- **Aim**
Rewrite every one of the records below with "camera" swapped for "lens" and nothing else changed. Leave the pictures out of your answer.

- **The data**
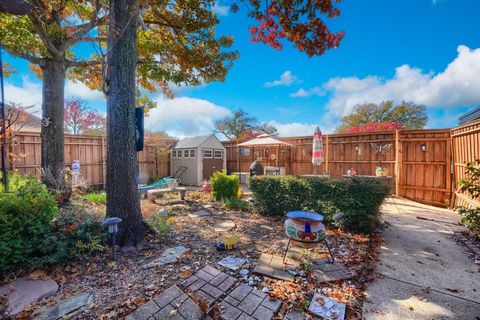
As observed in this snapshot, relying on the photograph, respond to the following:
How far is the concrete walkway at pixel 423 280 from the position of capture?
1923 mm

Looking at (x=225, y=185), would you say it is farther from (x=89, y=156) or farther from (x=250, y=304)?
(x=89, y=156)

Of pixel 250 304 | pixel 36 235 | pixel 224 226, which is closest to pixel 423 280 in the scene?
pixel 250 304

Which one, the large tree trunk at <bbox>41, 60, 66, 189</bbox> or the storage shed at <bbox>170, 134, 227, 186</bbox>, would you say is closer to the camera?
the large tree trunk at <bbox>41, 60, 66, 189</bbox>

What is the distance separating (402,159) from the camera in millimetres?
7652

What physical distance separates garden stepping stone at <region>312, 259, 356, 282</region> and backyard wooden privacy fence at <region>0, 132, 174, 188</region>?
892cm

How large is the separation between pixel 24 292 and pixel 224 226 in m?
2.89

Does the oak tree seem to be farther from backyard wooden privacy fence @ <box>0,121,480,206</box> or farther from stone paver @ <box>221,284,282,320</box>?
stone paver @ <box>221,284,282,320</box>

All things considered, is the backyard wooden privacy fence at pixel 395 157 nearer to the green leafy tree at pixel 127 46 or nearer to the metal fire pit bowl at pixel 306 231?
the green leafy tree at pixel 127 46

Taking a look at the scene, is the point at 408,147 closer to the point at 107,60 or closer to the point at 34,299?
the point at 107,60

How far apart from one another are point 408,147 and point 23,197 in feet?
33.6

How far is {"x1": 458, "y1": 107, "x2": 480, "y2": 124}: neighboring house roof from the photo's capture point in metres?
6.82

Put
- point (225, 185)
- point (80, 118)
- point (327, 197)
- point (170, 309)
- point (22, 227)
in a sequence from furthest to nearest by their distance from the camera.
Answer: point (80, 118) < point (225, 185) < point (327, 197) < point (22, 227) < point (170, 309)

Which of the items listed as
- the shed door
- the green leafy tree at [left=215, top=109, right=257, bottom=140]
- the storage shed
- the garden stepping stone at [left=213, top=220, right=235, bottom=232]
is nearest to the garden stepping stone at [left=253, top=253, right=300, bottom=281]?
the garden stepping stone at [left=213, top=220, right=235, bottom=232]

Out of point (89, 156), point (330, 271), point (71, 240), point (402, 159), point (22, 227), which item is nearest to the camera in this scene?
point (22, 227)
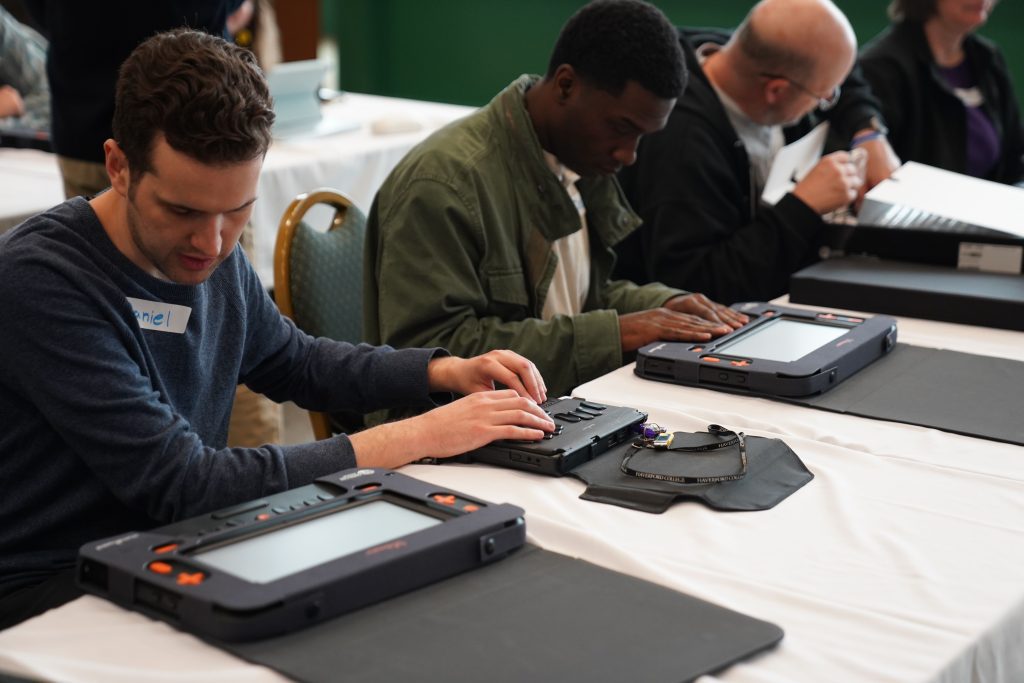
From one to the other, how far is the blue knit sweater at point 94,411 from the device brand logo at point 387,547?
0.89 ft

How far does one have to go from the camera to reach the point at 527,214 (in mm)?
2027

- **Solution to the exercise**
As observed in this snapshot, relying on the photograph, respond to the following:
How far is the concrete walkway at pixel 423 280 from the position of capture?
1923 mm

Looking at (x=225, y=185), would you say it is farther from (x=89, y=156) or farther from (x=250, y=304)?
(x=89, y=156)

Of pixel 250 304 | pixel 36 235 | pixel 224 226, which is closest to pixel 423 280 in the scene?
pixel 250 304

Which one, the large tree trunk at <bbox>41, 60, 66, 189</bbox> or the storage shed at <bbox>170, 134, 227, 186</bbox>, would you say is closer to the lens?
the large tree trunk at <bbox>41, 60, 66, 189</bbox>

What is the distance separating (402,159) from the lens in millimetres?
7652

What physical distance separates garden stepping stone at <region>312, 259, 356, 282</region> and backyard wooden privacy fence at <region>0, 132, 174, 188</region>?
892cm

How large is the separation between pixel 24 292 and pixel 224 226 in m?
2.89

Does the oak tree seem to be farther from backyard wooden privacy fence @ <box>0,121,480,206</box> or farther from stone paver @ <box>221,284,282,320</box>?
stone paver @ <box>221,284,282,320</box>

All things considered, is the backyard wooden privacy fence at pixel 395 157 nearer to the green leafy tree at pixel 127 46 or nearer to the metal fire pit bowl at pixel 306 231?
the green leafy tree at pixel 127 46

Taking a look at the scene, is the point at 408,147 closer to the point at 107,60 or closer to the point at 34,299?
the point at 107,60

How far apart from one another are point 408,147 and point 23,197 in feet?
33.6

How far is {"x1": 458, "y1": 107, "x2": 480, "y2": 124}: neighboring house roof from the photo's capture point in metres?
6.82

Put
- point (225, 185)
- point (80, 118)
- point (327, 197)
- point (170, 309)
- point (22, 227)
in a sequence from furthest to nearest by their distance from the lens.
Answer: point (80, 118) < point (225, 185) < point (327, 197) < point (22, 227) < point (170, 309)

Which of the items listed as
- the shed door
- the green leafy tree at [left=215, top=109, right=257, bottom=140]
- the storage shed
- the garden stepping stone at [left=213, top=220, right=235, bottom=232]
is nearest to the garden stepping stone at [left=253, top=253, right=300, bottom=281]?
the garden stepping stone at [left=213, top=220, right=235, bottom=232]

Out of point (89, 156), point (330, 271), point (71, 240), point (402, 159), point (22, 227), which item is nearest to the lens in this scene?
point (22, 227)
From one to the other, how far is the blue knit sweater at point 94,411 from the device brand logo at point 387,547?
0.89 ft

How far does one have to go from the lens to reach the point at 527,214 (in mm)?
2027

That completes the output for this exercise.